The Cross violently attacks any evil force it comes into contact with while protecting any good creature. It is a very powerful artifact whose powers are not yet completely understood by Sinclair. He can further activate the cross with the spell 'Terra pestem teneto, salus hic maneto' turning it into an even more powerful area effect weapon.
- Several characters, mostly Sinclair, Suko, Bill Conolly and Jane Collins, carry a Beretta pistol armed with silver bullets. These bullets are blessed by a Catholic abbot and can vanquish most weaker undead or demonic creatures on impact. Against vampires, air-powered pistols firing wooden darts are also used.
- Suko's demon-hide whip is made from the skin of a defeated demon. It is more powerful than the silver bullets but less than the silver cross. Suko is an expert at wielding the whip and can take out most creatures with one hit.
- The Knochensessel ("Chair of Bones") is a magical chair made from the remains of Jacques de Molay, the last grand master of the Knights Templar. Molay's spirit lives on within the chair, allowing its owner to travel back in time and teleport to different dimensions or mythical places like Avalon. It is currently stored at a monastery in Alet-les-Bains.
□ □ □ □ □
◆ Aim 1
Quote the weapons passage word for word between "- Several characters, mostly" and "are also used.", inclusive.
The weapons passage and the rows are unrelated to each other.

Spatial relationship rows
□ □ □ □ □
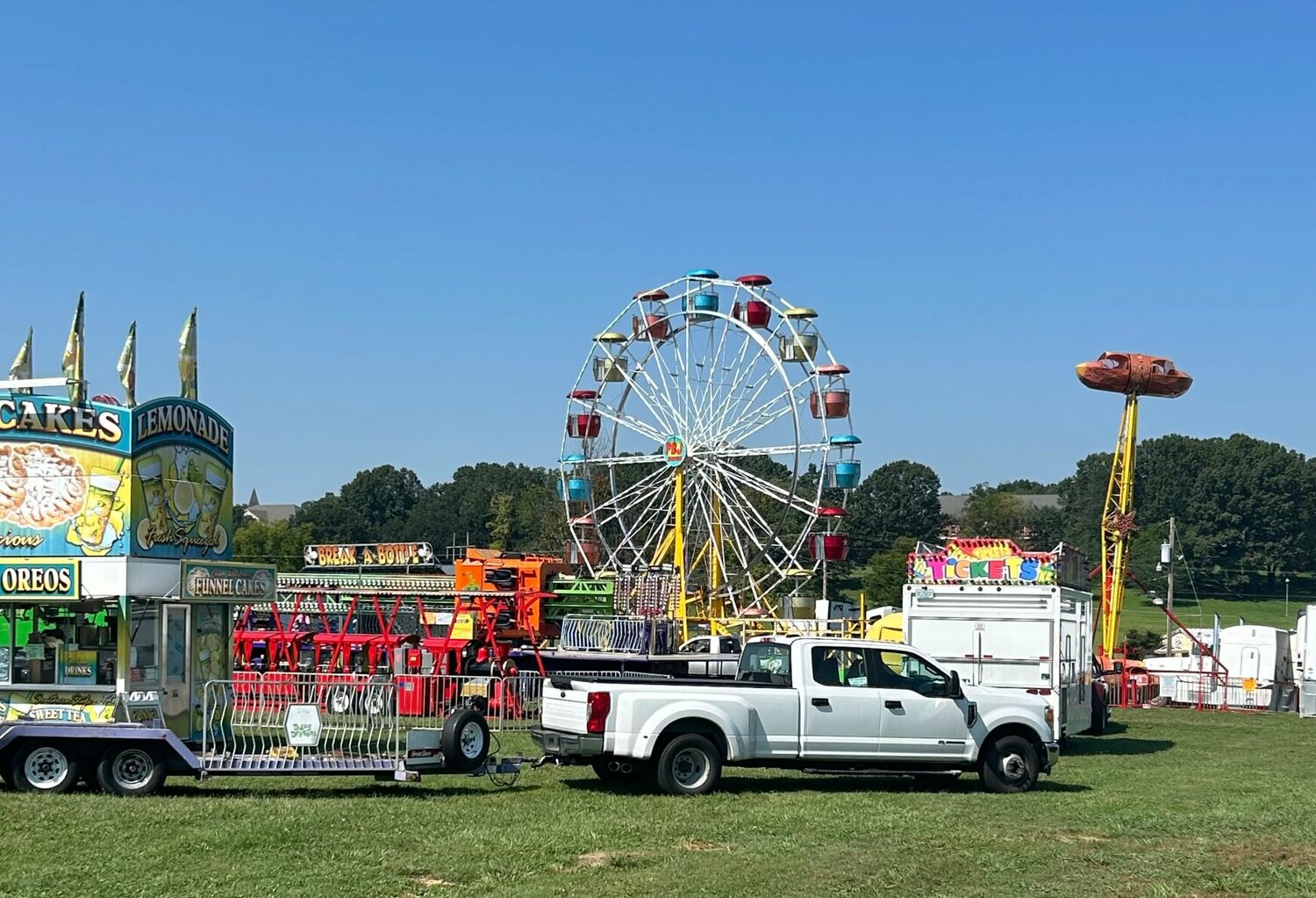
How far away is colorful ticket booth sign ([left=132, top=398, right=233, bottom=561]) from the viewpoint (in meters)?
16.6

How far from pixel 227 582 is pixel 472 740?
128 inches

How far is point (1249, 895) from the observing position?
11.4 m

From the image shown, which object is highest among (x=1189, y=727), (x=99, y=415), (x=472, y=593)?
(x=99, y=415)

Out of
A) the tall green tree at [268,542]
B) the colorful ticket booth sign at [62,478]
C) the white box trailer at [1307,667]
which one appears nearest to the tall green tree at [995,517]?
the tall green tree at [268,542]

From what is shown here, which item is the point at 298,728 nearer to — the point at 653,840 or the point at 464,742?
the point at 464,742

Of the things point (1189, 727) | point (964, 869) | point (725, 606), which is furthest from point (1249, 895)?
point (725, 606)

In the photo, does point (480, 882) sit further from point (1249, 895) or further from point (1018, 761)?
point (1018, 761)

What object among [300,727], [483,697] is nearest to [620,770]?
[300,727]

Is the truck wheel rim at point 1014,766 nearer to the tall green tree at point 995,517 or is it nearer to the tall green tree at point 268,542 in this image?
□ □ □ □ □
◆ Aim 2
Lay out the spatial relationship rows between the line holding "What object among" and the end of those rows, inclusive, as a Markdown table with the columns No. and Content, skipping blank lines.

◆ Complete response 1
- Several characters, mostly Sinclair, Suko, Bill Conolly and Jane Collins, carry a Beretta pistol armed with silver bullets. These bullets are blessed by a Catholic abbot and can vanquish most weaker undead or demonic creatures on impact. Against vampires, air-powered pistols firing wooden darts are also used.

◆ Complete response 2
| No. | Content |
|---|---|
| 1 | What object among [300,727], [483,697] is nearest to [620,770]? |
| 2 | [300,727] |
| 3 | Is the truck wheel rim at point 1014,766 nearer to the tall green tree at point 995,517 or is it nearer to the tall green tree at point 268,542 in this image? |